**Aim of the task**
Starting at the beginning of the listing and ending with the line that contains "97L198 102L209 104L215", including that line, lay out these lines as a numbered list. Leave out any blank lines.

Records from a data source
— start —

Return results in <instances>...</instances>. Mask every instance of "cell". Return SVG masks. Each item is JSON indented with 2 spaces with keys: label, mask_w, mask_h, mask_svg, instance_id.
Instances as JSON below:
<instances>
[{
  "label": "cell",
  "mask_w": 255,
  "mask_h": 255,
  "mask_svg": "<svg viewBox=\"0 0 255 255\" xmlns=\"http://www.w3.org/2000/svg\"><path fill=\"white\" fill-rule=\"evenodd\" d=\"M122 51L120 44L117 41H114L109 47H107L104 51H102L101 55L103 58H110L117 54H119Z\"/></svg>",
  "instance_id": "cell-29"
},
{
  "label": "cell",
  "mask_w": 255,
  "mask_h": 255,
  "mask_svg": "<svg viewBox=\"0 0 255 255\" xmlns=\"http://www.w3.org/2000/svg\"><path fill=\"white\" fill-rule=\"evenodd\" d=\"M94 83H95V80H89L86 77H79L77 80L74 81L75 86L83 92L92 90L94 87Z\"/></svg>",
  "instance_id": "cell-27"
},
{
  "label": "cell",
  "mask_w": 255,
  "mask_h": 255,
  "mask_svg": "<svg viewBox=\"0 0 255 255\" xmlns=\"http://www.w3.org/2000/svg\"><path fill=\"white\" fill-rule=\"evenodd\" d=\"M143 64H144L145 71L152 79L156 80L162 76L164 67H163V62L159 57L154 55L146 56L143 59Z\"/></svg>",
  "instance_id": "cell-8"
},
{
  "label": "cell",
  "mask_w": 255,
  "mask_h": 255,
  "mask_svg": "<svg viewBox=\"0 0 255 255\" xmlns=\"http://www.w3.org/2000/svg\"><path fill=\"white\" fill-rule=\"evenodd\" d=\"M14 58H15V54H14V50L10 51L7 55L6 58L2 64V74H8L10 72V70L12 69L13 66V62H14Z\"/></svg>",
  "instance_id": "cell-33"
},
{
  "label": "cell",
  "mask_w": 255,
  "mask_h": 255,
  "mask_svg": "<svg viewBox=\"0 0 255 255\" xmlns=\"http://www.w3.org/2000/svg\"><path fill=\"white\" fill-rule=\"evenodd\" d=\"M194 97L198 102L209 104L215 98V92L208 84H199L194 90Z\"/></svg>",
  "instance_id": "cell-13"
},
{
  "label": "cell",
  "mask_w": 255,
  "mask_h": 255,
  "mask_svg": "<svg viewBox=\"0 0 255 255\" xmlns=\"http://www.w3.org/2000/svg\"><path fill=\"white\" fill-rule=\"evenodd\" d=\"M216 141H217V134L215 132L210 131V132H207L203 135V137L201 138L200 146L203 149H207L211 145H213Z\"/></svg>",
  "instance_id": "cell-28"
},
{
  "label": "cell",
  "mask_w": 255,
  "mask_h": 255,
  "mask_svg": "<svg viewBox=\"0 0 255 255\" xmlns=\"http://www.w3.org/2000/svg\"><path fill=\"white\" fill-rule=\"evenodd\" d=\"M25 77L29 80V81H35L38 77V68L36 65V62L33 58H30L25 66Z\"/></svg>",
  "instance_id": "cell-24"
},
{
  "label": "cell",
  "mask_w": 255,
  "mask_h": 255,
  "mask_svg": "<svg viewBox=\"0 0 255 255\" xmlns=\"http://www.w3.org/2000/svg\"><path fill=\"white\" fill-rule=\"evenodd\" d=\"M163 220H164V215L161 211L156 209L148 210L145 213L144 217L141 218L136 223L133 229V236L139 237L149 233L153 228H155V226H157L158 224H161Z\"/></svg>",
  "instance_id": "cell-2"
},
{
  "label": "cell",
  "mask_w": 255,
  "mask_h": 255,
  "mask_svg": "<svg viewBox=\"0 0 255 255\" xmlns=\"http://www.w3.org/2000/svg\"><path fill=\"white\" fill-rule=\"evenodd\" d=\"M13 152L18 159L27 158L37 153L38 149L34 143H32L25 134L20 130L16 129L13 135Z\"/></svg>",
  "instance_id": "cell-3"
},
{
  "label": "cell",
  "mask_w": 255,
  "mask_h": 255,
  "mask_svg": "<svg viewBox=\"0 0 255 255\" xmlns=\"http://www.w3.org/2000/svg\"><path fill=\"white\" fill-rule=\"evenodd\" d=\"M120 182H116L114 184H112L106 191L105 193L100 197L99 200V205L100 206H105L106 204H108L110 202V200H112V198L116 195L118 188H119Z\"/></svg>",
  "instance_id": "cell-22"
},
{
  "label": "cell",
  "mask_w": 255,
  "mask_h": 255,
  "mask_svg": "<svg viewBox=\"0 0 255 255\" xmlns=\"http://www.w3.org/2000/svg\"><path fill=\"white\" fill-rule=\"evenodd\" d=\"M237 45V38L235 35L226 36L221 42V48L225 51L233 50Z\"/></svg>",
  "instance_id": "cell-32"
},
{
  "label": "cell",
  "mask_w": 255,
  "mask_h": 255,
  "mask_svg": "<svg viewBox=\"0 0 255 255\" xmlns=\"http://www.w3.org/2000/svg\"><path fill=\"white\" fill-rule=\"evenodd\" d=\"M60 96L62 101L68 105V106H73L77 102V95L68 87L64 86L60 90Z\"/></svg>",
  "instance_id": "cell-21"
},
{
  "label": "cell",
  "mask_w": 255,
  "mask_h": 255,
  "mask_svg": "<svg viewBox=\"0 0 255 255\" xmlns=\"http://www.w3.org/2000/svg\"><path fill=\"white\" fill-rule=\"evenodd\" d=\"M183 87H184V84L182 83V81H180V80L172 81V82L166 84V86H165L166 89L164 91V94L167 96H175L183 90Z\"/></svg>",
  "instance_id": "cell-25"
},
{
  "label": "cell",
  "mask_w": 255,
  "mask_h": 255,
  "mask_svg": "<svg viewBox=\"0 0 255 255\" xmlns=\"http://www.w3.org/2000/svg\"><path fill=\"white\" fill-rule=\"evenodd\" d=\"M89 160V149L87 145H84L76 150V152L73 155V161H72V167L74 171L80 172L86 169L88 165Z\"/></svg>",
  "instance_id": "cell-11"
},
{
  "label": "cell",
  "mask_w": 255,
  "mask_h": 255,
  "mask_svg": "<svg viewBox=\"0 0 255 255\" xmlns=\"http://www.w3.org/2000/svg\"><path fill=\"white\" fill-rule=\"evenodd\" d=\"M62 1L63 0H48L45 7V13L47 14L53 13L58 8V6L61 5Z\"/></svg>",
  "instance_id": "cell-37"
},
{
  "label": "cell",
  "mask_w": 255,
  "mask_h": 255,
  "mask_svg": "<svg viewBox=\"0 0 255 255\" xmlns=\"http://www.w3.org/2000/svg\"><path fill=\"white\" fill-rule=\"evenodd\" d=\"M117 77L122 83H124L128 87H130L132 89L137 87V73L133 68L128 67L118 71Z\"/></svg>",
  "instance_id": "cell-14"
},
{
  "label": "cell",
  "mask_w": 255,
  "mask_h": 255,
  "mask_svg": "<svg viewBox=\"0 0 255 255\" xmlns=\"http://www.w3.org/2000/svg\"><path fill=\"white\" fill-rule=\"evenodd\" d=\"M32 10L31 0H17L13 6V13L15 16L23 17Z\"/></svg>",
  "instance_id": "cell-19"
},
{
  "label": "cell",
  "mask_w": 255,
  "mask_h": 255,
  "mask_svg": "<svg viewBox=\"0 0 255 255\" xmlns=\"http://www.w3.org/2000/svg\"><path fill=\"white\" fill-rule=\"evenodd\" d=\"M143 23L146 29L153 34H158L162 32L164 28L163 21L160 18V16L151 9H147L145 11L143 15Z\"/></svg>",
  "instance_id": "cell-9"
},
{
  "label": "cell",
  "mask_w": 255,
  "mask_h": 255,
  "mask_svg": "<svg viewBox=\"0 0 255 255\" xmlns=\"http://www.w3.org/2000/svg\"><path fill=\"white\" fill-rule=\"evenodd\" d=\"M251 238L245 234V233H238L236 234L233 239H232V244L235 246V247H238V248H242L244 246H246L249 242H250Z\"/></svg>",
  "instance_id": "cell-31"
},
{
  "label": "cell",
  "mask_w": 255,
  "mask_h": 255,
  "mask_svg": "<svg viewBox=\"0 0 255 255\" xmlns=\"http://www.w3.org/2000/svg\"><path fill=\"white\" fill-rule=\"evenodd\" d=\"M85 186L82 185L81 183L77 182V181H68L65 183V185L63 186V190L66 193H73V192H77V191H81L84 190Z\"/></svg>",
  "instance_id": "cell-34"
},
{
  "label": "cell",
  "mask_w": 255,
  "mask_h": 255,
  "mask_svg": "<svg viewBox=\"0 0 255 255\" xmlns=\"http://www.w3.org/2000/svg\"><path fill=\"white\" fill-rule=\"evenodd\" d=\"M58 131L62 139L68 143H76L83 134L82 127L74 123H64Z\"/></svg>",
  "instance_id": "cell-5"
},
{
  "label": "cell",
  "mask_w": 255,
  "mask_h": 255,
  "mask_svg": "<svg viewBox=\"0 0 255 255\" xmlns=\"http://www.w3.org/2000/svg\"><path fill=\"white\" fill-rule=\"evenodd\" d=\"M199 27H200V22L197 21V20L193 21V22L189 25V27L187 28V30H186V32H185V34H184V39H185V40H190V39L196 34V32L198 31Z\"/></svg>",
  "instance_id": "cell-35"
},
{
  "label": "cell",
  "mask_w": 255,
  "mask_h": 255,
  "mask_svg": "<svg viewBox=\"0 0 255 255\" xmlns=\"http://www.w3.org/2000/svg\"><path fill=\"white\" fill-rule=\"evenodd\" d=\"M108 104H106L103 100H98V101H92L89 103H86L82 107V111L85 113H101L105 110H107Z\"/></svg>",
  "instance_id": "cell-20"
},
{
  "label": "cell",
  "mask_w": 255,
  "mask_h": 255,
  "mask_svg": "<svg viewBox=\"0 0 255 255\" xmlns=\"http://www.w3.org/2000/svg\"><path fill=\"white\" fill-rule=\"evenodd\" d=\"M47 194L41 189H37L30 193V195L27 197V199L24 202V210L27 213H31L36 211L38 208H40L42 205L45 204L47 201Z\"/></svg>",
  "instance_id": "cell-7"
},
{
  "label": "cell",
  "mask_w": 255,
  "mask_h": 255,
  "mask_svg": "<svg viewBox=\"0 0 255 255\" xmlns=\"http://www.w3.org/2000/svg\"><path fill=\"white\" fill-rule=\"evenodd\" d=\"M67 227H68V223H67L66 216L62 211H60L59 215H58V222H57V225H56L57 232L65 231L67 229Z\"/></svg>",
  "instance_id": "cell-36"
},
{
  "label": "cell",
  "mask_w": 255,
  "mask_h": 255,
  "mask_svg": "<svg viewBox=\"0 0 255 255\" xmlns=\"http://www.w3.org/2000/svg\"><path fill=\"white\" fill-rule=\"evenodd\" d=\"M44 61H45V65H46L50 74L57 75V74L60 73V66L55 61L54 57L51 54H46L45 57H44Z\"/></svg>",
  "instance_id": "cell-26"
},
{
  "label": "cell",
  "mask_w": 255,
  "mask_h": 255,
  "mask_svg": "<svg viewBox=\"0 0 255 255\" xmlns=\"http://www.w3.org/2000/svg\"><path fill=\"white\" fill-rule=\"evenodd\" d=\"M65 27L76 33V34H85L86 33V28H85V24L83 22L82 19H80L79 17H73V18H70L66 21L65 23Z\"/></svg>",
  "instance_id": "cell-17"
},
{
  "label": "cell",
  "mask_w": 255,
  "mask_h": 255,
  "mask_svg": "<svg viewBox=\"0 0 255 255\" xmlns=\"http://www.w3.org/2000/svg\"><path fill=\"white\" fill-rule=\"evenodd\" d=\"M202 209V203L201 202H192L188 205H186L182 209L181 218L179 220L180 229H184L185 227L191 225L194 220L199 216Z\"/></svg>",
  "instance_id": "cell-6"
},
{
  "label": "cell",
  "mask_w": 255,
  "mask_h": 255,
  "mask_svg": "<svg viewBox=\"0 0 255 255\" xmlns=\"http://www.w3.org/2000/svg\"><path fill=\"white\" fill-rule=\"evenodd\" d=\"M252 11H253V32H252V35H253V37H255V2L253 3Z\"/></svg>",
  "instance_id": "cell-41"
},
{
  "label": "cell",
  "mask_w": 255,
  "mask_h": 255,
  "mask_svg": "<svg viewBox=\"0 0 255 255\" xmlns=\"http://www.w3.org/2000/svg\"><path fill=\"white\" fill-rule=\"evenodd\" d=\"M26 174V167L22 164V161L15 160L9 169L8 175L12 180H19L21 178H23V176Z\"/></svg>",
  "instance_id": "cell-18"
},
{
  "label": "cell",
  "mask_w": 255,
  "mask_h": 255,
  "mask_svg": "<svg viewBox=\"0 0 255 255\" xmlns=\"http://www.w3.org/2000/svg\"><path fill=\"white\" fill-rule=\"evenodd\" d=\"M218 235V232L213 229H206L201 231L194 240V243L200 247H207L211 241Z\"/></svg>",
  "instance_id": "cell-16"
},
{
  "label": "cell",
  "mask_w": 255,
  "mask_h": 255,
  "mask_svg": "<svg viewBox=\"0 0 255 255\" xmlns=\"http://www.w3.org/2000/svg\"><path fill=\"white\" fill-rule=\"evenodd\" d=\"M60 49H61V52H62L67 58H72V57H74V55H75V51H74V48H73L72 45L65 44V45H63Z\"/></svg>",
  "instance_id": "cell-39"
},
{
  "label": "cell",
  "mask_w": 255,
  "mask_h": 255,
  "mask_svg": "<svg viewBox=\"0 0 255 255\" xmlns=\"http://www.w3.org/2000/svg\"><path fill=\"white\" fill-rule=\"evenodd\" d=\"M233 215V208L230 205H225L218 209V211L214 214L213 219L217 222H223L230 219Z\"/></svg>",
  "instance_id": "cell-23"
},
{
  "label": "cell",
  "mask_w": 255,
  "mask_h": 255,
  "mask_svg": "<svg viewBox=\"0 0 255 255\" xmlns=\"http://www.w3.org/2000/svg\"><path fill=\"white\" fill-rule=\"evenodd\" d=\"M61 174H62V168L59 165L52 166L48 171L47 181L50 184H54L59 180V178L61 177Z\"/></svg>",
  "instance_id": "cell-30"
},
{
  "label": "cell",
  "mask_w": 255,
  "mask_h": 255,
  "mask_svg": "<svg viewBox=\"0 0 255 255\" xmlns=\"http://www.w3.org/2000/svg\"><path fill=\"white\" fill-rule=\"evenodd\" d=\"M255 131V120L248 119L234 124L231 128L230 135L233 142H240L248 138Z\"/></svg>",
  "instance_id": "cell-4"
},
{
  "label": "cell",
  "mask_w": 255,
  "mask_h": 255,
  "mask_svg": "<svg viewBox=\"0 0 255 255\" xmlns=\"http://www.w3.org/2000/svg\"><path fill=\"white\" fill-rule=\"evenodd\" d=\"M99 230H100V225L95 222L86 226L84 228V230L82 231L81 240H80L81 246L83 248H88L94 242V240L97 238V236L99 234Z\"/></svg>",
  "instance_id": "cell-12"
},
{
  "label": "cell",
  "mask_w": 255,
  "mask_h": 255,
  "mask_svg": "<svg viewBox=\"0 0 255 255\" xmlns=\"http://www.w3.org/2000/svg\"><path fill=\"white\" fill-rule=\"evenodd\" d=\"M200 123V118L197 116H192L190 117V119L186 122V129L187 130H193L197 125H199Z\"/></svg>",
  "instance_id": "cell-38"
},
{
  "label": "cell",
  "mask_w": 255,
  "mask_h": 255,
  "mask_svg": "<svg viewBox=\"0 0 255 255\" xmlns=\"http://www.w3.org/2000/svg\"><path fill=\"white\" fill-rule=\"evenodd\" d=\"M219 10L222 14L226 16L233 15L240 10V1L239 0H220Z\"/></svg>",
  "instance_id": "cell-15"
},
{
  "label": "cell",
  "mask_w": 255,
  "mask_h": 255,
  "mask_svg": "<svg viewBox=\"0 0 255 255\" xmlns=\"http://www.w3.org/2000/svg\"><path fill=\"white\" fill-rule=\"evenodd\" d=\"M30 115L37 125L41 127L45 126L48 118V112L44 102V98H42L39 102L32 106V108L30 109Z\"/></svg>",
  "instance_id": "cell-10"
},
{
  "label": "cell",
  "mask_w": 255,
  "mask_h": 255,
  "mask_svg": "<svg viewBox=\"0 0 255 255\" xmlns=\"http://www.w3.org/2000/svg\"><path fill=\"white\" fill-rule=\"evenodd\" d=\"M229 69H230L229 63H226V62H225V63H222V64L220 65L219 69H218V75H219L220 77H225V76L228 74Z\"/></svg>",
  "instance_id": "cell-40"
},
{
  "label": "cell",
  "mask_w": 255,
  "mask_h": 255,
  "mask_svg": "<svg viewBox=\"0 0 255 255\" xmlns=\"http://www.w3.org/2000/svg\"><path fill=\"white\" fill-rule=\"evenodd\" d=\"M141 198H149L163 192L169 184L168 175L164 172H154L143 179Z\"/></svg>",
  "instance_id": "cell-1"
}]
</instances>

— end —

**Response**
1. Return results in <instances>...</instances>. Mask every instance of "cell". Return SVG masks. Each item is JSON indented with 2 spaces with keys: label, mask_w, mask_h, mask_svg, instance_id.
2. Instances as JSON below:
3. <instances>
4. [{
5.   "label": "cell",
6.   "mask_w": 255,
7.   "mask_h": 255,
8.   "mask_svg": "<svg viewBox=\"0 0 255 255\" xmlns=\"http://www.w3.org/2000/svg\"><path fill=\"white\" fill-rule=\"evenodd\" d=\"M122 51L120 44L117 41H114L109 47H107L104 51H102L101 55L103 58H110L117 54H119Z\"/></svg>",
9.   "instance_id": "cell-29"
10. },
11. {
12.   "label": "cell",
13.   "mask_w": 255,
14.   "mask_h": 255,
15.   "mask_svg": "<svg viewBox=\"0 0 255 255\" xmlns=\"http://www.w3.org/2000/svg\"><path fill=\"white\" fill-rule=\"evenodd\" d=\"M94 83H95V80H89L86 77H79L77 80L74 81L75 86L83 92L92 90L94 87Z\"/></svg>",
16.   "instance_id": "cell-27"
17. },
18. {
19.   "label": "cell",
20.   "mask_w": 255,
21.   "mask_h": 255,
22.   "mask_svg": "<svg viewBox=\"0 0 255 255\" xmlns=\"http://www.w3.org/2000/svg\"><path fill=\"white\" fill-rule=\"evenodd\" d=\"M143 64H144L145 71L152 79L156 80L162 76L164 67H163V62L159 57L154 55L146 56L143 59Z\"/></svg>",
23.   "instance_id": "cell-8"
24. },
25. {
26.   "label": "cell",
27.   "mask_w": 255,
28.   "mask_h": 255,
29.   "mask_svg": "<svg viewBox=\"0 0 255 255\" xmlns=\"http://www.w3.org/2000/svg\"><path fill=\"white\" fill-rule=\"evenodd\" d=\"M14 58H15V54H14V50L10 51L7 55L6 58L2 64V74H8L10 72V70L12 69L13 66V62H14Z\"/></svg>",
30.   "instance_id": "cell-33"
31. },
32. {
33.   "label": "cell",
34.   "mask_w": 255,
35.   "mask_h": 255,
36.   "mask_svg": "<svg viewBox=\"0 0 255 255\" xmlns=\"http://www.w3.org/2000/svg\"><path fill=\"white\" fill-rule=\"evenodd\" d=\"M194 97L198 102L209 104L215 98V92L208 84H199L194 90Z\"/></svg>",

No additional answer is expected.